R-GOOSE Applications in a Smart Grid

Dr. Alexander ApostolovFeatures, Winter 2019 Features

The high level of penetration of distributed energy resources (DERs) is one of the main characteristics of the smart grid, and it requires a different approach to the protection of the grid. IEC 61850 is widely accepted around the world due to the significant benefits it provides compared with conventional hardwired solutions. However, many specialists in the industry still hesitate to start using Generic Object Oriented Substation Event (GOOSE) messages for all protection and protection-related functions. This is due mainly to lack of understanding of the differences between hardwired and GOOSE-based solutions. Taking advantage of the benefits is possible only when the fundamentals and applications are well understood.

This article first introduces the concepts of the IEC 61850 GOOSE (generic object oriented substation event).

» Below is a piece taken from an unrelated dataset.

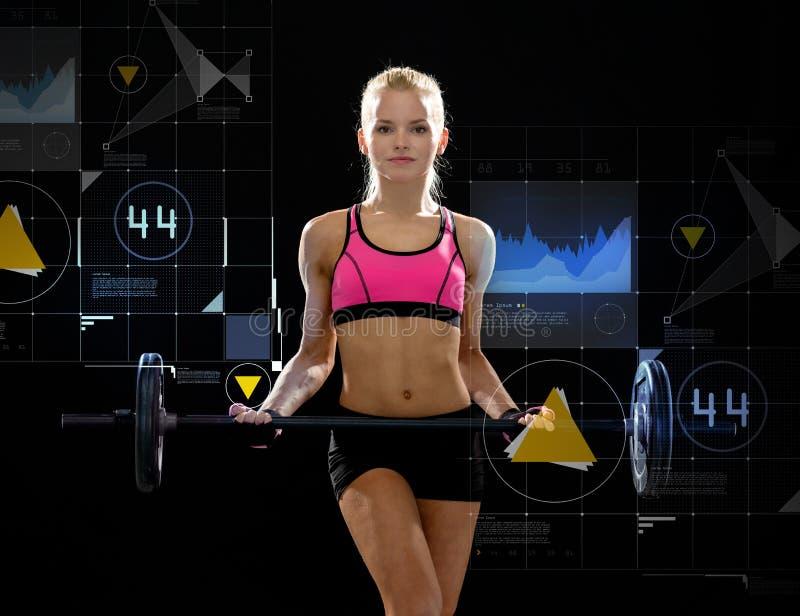 Mulher desportiva que exercita com barbell fotos de stock royalty free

  • Publisher and subscriber functionality
  • Multicasting
  • Event reporting versus commands
  • Repetition mechanism
  • Data sets
  • Simulation bit

Routable GOOSE (R-GOOSE) is presented later, followed by discussion of several use cases describing application of R-GOOSE technology for reducing fault clearing time.

GOOSE Communications

Peer-to-peer is the characteristic communications type for IEC 61850-based systems. It is one of the distinguishing features of the standard that makes it attractive to protection and control specialists. It describes the ability of arbitrary pairs of intelligent electronic devices (IEDs) connected to the substation network to manage the exchange of information as necessary with all devices having equal rights, in contrast to master/slave communication. High-speed, peer-to-peer communications in IEC 61850-based protection and control systems use a specific method designed to meet a variety of requirements. It is very important that the concept of the generic substation event (GSE) model is not based on commands, but on the sending indication by a function that a specific substation event has occurred. It is designed to support reliable high-speed communications between different devices or applications and allows the replacement of hardwired signals between devices with communication message exchange while improving the functionality of the protection, automation, and control system. It uses a connectionless publisher–subscriber communications mechanism shown in Figure 1.

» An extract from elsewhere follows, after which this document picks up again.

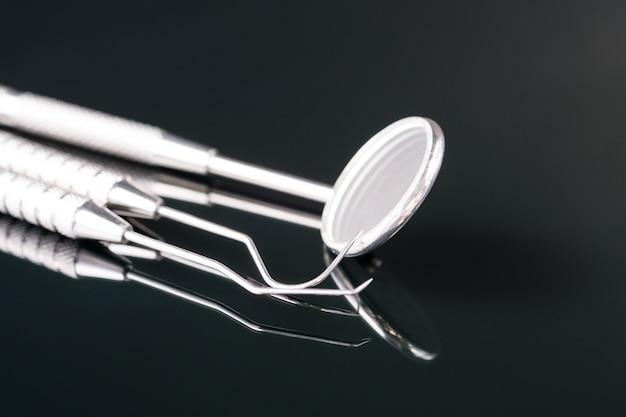 歯科用具はオフィスまたは医院の歯科医のために使用します。黒い背景に。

Figure 1: Publisher/Subscriber Mechanism

The model includes several features that can be used to improve the reliability and availability of the system. At the same time, the proper use of these features in a vendor’s implementation will reduce maintenance and increase the flexibility of the system. GOOSE was initially developed for substation communications, but due to the benefits it provides, there is a need to define how it can be used for substation-to-substation or wide-area communications.

To understand the differences between substation GOOSE and wide-area GOOSE, we need to look into some of the details of the generic substation event (GSE) model. The GSE method is considered a mechanism for reporting by a logical device. The achievement of speed, performance, availability, and reliability depends on the implementation in any specific device.

The GSE model is used to exchange the values of a collection of data attributes defined as a data set (Figure 2). GOOSE supports the exchange of a wide range of data types organized in a data set.

Figure 2: Publisher Functionality

The publisher writes the values in a transmission buffer at the sending side and multicasts them over the substation local area network to the various subscribers — clients or servers.

The data in the published GOOSE messages is a collection of values of data attributes defined as members of a data set. The receiver reads the values from a local buffer at the receiving side. A GSE control class in the publisher is used to control the process. If the value of at least one of the data attributes has changed, the publisher’s transmission buffer is updated with the local service publish, and the values are transmitted with a GOOSE message.

The publisher/subscriber mechanism allows the source IED to reach multiple receiving IEDs, thus significantly improving the efficiency of the communications interface. In substation communication networks, this is based on the use of a media access control (MAC) multicast destination address in the Ethernet frame shown in Table 1.

Table 1: Ethernet Type II Frame

Where:

  • Destination address (6 bytes) identifies which station(s) should receive the frame.
  • Source address (6 bytes) identifies the sending station.
  • Length is 6 octets and contains the value of the destination MAC address to which the GOOSE message is to be sent. The address must be an Ethernet address that has the multicast bit set TRUE.
  • If a port has an 802.1Q-compliant device such as another switch attached (such as another switch), these tagged frames can carry virtual local area network (VLAN) membership information between switches, thus letting a VLAN span multiple switches.
  • Specific communication services in the subscribers update the content of their reception buffers, and new values received are indicated to the related applications.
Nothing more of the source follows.